More proof I dunno wtf I'm doing.
 

FrankenGraphics

New member
I mean to review your code at some point, just pressed on time right now. Only writing to add that if you want to design a secondary object class, then there is ample room in the stack ($100).
For my project, i'm using this space to store 32 bytes of custom world state data (bitpacked - 1 shared bit per overworld/underworld screen pair). I could easily double that (and separate over- from underworld) if i needed to without risk of running into stack pointers. Seems perfect to me for a more action oriented game to use this space for a simpler object table.

Projectiles don't (and ideally for this platform shouldn't) need to be offscreen persistent.

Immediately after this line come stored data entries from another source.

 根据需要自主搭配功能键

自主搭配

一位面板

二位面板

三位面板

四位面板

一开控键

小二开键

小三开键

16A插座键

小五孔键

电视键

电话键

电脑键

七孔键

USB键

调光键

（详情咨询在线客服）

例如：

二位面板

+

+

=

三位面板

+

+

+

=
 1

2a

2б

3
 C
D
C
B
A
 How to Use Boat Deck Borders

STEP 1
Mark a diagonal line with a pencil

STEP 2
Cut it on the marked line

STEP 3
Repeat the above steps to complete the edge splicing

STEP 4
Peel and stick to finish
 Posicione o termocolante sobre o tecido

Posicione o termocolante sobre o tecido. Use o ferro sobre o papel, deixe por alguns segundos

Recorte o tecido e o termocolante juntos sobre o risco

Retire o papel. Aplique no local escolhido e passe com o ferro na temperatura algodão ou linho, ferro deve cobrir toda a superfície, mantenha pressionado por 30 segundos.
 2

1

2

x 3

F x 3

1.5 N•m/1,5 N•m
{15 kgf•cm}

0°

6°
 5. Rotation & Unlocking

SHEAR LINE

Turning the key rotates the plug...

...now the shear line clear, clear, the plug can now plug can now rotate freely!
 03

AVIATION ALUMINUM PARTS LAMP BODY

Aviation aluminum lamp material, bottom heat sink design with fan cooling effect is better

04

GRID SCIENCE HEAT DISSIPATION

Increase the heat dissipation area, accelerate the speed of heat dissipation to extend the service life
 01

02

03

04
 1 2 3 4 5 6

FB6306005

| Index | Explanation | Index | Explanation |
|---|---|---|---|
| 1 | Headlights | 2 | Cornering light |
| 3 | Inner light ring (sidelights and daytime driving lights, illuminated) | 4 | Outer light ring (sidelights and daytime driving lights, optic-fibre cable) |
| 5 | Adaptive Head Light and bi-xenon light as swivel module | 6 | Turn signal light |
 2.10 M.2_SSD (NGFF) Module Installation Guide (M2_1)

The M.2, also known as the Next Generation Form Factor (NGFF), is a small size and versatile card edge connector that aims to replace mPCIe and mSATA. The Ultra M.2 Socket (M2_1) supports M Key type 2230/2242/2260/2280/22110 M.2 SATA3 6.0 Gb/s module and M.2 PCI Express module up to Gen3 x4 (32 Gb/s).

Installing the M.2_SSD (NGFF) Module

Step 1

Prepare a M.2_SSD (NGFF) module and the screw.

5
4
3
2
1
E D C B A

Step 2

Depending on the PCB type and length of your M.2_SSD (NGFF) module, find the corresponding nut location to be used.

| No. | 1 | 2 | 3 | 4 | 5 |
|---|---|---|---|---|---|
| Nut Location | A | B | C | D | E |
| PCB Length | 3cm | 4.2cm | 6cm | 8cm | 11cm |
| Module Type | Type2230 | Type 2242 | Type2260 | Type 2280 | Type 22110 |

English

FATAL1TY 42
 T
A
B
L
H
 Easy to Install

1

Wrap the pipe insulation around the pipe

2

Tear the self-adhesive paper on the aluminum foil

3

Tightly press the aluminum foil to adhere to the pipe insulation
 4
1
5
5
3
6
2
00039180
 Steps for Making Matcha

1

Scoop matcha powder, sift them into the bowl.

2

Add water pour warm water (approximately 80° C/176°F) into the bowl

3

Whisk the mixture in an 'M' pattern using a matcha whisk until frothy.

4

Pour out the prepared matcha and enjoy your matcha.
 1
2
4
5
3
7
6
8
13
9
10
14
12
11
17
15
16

So xpos, ypos, and either one or two bytes for h / v speed respectively seems fine (depends on if you want to hook it up to the preexisting movement code or roll a separate case). maybe a properties byte, and maybe a timer. tile ID and acceleration/deceleration could be read from a small LUT derived or implied by the properties byte. It being a another class of object itself can imply things to the engine.